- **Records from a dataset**
==========

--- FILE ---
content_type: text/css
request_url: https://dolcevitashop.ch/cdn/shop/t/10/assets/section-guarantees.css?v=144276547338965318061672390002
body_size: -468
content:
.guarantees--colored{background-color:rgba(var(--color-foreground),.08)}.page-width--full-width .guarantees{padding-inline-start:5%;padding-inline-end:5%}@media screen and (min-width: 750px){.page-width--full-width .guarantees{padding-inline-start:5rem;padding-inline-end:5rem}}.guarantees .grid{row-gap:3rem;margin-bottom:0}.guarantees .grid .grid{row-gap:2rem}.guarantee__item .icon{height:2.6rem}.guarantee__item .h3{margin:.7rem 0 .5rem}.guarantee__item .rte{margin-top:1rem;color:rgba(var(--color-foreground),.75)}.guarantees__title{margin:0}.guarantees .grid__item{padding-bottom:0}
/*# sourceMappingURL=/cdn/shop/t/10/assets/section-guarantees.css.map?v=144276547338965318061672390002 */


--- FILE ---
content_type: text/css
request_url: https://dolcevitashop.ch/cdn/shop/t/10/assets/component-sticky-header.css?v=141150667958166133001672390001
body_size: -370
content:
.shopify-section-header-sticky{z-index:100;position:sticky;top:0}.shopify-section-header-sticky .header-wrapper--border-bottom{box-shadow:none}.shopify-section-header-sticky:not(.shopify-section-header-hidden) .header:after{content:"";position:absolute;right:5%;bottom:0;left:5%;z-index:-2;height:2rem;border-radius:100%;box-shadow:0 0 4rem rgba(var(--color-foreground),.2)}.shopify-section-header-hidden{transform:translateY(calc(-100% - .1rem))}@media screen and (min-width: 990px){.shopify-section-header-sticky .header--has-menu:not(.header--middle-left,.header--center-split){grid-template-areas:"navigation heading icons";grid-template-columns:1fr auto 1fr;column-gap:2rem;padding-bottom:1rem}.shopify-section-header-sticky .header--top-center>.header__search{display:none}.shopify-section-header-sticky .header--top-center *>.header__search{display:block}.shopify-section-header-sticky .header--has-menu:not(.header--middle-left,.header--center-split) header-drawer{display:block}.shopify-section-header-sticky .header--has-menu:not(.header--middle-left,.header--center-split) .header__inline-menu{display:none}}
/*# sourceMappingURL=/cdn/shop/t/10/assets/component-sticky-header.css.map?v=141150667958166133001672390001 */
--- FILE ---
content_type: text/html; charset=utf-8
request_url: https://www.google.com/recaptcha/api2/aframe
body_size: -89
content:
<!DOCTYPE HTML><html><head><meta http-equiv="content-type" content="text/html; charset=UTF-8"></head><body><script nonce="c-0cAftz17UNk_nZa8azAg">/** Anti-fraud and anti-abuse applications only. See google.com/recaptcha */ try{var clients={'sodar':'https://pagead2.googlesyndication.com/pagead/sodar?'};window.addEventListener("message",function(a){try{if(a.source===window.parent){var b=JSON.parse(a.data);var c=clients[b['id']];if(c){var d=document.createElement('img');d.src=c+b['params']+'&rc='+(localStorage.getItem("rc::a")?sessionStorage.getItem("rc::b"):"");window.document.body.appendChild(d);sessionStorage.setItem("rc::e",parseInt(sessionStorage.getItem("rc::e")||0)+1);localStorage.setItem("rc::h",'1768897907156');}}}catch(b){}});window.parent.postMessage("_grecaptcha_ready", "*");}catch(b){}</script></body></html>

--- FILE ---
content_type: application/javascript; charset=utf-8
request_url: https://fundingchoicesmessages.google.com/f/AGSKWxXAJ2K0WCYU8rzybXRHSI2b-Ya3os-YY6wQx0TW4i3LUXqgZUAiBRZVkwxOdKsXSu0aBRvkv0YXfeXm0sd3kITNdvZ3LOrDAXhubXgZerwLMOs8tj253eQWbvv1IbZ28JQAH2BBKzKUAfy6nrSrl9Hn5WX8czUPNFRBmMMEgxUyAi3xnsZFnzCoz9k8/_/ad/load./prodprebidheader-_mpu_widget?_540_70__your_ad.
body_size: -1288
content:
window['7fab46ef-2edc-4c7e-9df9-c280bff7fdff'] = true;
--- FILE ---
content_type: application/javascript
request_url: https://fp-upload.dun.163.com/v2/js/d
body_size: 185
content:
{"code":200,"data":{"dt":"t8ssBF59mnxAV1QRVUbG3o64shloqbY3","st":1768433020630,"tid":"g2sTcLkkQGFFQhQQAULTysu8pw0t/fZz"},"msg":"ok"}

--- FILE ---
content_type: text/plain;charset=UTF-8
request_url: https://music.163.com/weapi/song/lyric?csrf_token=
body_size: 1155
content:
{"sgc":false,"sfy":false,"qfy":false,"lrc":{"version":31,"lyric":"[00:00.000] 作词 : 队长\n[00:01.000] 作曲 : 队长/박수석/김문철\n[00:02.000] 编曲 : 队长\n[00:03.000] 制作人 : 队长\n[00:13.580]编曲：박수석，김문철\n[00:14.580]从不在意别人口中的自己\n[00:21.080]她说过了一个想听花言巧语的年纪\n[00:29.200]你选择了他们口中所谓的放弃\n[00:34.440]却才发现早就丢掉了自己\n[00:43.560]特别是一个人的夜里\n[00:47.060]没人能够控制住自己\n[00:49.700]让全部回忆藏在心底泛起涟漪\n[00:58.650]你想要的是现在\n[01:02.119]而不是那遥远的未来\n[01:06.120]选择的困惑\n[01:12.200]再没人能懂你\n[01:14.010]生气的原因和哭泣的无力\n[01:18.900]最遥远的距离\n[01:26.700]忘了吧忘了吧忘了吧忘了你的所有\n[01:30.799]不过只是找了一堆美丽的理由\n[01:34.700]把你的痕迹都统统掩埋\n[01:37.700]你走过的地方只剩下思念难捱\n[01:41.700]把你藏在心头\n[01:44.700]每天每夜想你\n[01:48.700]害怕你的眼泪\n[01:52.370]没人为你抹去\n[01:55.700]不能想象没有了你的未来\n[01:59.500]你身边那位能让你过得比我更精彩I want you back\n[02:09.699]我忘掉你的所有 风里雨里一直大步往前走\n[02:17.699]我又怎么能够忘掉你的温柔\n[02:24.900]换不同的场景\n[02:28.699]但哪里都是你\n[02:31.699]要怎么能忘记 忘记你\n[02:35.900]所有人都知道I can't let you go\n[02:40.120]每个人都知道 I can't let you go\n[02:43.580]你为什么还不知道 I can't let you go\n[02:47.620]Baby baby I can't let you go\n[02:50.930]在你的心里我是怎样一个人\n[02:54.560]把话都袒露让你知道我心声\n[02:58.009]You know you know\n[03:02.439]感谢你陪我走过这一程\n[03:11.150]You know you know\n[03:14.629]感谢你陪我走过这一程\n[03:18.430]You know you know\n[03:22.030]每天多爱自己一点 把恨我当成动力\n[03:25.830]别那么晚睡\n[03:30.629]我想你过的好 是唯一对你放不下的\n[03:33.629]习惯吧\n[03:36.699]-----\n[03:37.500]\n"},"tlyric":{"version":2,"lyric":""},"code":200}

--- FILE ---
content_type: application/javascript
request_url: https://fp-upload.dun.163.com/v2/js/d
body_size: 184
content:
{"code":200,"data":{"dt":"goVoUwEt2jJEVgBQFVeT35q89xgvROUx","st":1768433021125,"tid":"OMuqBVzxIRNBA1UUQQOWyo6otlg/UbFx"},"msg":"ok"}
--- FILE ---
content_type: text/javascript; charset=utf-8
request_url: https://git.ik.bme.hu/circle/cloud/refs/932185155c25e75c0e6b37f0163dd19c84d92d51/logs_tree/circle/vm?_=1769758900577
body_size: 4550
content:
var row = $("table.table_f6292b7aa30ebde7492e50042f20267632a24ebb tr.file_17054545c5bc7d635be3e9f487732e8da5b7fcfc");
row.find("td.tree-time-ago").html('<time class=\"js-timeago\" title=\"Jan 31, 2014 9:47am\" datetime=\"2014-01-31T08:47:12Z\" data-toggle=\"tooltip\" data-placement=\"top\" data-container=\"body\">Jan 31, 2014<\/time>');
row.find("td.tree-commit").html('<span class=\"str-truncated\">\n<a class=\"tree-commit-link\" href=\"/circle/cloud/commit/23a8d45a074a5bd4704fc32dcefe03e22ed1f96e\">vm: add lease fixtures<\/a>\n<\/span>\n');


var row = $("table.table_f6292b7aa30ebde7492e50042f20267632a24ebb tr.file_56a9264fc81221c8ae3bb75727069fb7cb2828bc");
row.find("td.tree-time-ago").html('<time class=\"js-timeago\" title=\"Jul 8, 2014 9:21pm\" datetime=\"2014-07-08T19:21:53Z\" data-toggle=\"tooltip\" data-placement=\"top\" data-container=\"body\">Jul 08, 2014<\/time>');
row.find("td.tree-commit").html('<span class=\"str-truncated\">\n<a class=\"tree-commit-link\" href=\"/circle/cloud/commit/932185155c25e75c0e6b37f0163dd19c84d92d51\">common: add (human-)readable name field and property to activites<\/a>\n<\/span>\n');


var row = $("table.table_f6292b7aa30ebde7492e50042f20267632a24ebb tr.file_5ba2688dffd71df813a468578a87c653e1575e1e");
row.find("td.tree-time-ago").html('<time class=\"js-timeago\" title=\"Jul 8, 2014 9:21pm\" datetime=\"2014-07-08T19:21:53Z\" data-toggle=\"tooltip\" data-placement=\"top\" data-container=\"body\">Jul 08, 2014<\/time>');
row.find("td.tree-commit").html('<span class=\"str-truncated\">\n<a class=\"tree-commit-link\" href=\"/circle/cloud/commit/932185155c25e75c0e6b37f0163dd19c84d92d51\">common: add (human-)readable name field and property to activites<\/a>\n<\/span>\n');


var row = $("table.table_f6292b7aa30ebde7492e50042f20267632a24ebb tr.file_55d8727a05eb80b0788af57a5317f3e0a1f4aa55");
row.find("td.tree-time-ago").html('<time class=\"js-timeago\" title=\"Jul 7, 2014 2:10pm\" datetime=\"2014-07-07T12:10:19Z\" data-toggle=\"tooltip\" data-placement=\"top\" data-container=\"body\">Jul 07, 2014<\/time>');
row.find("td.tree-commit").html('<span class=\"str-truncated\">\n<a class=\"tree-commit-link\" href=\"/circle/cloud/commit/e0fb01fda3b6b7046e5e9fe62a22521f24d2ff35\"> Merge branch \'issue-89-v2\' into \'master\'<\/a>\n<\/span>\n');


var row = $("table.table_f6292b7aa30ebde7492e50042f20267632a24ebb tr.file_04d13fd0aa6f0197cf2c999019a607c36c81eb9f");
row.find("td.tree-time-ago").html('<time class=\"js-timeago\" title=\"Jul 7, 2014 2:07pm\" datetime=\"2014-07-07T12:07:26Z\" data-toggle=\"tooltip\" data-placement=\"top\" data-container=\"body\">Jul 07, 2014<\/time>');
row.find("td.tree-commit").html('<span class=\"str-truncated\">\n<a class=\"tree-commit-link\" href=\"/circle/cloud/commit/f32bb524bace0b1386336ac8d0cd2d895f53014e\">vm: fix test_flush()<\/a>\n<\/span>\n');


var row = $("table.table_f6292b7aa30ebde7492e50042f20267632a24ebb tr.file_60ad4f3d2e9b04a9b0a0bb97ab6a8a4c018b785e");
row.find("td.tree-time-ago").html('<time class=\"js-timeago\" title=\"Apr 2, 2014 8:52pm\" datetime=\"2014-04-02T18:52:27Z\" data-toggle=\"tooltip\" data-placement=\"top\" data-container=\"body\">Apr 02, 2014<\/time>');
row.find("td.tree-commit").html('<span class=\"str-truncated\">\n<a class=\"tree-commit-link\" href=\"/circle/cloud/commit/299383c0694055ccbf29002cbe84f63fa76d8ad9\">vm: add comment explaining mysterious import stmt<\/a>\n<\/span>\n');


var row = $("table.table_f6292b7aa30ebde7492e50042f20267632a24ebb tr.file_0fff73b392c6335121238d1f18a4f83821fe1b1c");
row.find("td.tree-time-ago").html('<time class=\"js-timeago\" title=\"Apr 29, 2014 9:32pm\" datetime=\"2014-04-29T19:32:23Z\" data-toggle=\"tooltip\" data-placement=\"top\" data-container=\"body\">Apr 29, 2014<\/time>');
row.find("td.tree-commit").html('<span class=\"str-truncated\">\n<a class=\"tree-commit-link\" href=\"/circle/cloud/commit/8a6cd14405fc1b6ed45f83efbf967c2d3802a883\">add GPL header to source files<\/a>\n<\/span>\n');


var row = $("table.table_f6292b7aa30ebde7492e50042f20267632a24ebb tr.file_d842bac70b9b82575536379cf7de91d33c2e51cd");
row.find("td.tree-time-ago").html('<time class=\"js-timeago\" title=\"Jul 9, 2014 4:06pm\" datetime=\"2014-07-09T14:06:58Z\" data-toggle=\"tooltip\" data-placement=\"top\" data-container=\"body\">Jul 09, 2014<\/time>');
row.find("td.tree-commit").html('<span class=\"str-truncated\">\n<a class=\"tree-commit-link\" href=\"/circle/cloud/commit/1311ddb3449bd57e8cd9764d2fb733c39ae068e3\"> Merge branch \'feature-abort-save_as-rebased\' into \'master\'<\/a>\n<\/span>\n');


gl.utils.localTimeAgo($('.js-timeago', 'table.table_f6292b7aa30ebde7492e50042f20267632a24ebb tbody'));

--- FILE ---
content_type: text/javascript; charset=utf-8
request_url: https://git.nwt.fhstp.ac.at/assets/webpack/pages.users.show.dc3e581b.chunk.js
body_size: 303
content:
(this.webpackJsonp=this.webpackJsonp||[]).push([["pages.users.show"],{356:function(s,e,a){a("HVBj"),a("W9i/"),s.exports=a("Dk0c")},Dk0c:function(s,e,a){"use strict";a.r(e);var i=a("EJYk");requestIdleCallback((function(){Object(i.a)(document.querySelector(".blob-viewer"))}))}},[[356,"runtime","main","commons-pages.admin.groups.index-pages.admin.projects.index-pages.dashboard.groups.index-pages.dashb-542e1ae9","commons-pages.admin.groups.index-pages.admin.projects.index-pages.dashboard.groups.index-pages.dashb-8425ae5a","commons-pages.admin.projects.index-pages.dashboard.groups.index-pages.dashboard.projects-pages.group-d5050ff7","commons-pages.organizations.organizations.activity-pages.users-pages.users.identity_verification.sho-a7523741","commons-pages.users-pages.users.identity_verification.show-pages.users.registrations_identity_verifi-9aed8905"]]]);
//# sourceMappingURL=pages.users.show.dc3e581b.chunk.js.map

==========

Report the lines above that contain "Merge".

row.find("td.tree-commit").html('<span class=\"str-truncated\">\n<a class=\"tree-commit-link\" href=\"/circle/cloud/commit/e0fb01fda3b6b7046e5e9fe62a22521f24d2ff35\"> Merge branch \'issue-89-v2\' into \'master\'<\/a>\n<\/span>\n');
row.find("td.tree-commit").html('<span class=\"str-truncated\">\n<a class=\"tree-commit-link\" href=\"/circle/cloud/commit/1311ddb3449bd57e8cd9764d2fb733c39ae068e3\"> Merge branch \'feature-abort-save_as-rebased\' into \'master\'<\/a>\n<\/span>\n');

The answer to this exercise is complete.